[Your instructions]
Skip any pictures. Repeat the data exactly, from its first line through the line that holds "order: Artiodactyla", both included.

Records excerpted from a collection:
◇ ◇ ◇ ◇ ◇
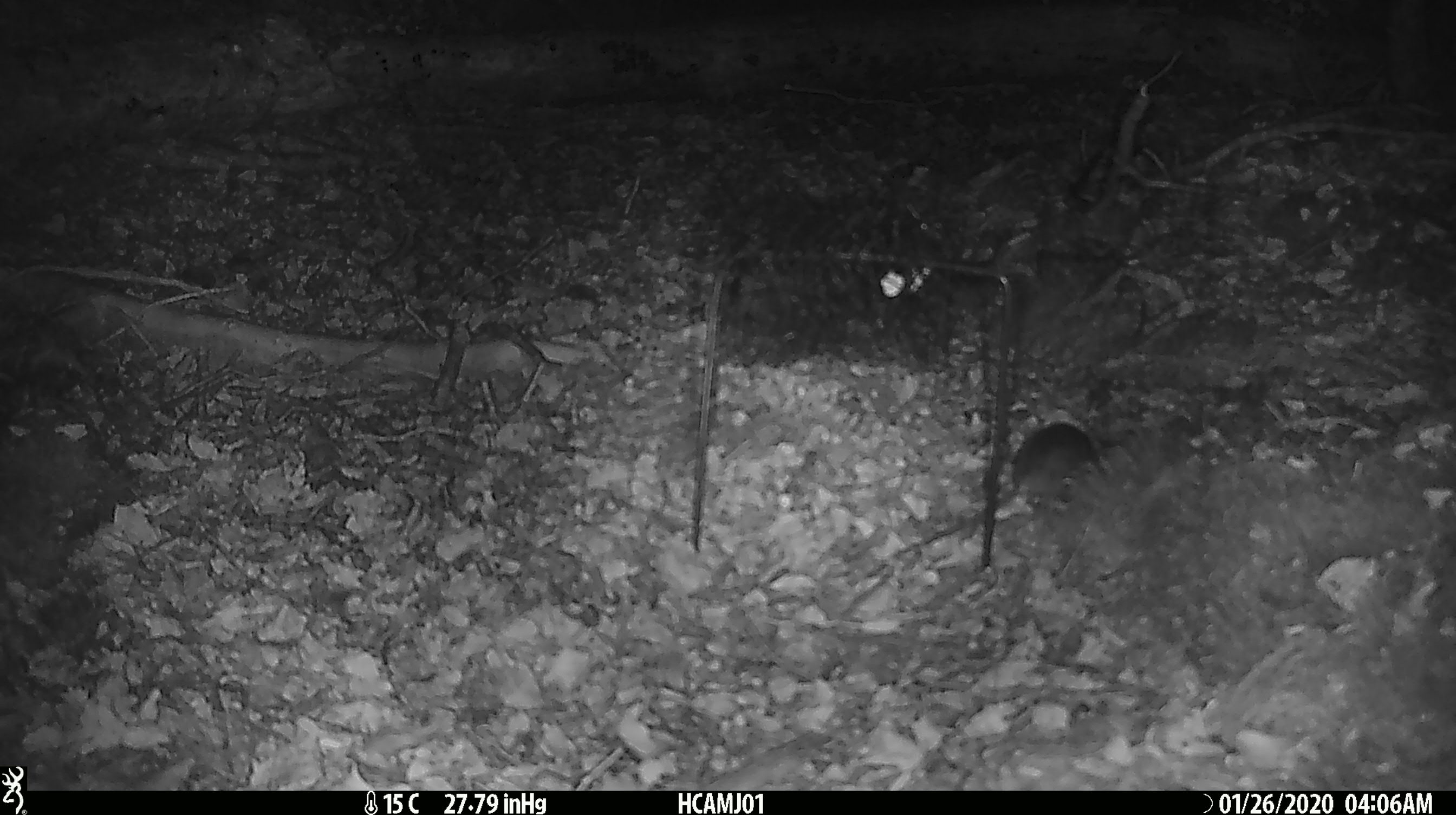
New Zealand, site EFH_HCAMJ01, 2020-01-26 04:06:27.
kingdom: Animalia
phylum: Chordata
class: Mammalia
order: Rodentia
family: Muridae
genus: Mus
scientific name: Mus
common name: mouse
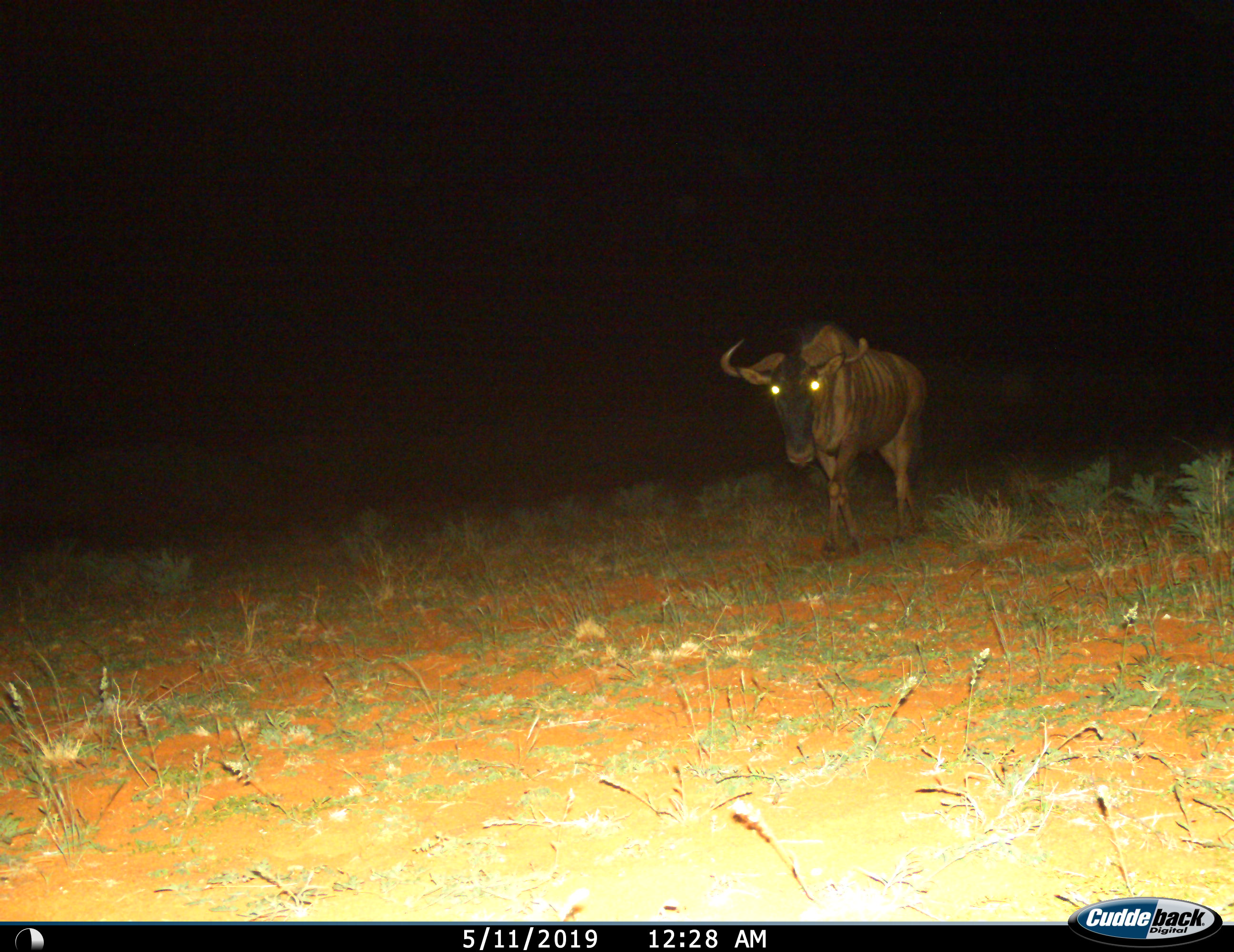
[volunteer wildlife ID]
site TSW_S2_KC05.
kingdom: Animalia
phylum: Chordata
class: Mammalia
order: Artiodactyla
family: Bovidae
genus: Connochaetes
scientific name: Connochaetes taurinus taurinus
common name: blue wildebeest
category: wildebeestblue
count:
◇ ◇ ◇ ◇ ◇
[Exercise result]
New Zealand, site EFH_HCAMJ01, 2020-01-26 04:06:27.
kingdom: Animalia
phylum: Chordata
class: Mammalia
order: Rodentia
family: Muridae
genus: Mus
scientific name: Mus
common name: mouse
[volunteer wildlife ID]
site TSW_S2_KC05.
kingdom: Animalia
phylum: Chordata
class: Mammalia
order: Artiodactyla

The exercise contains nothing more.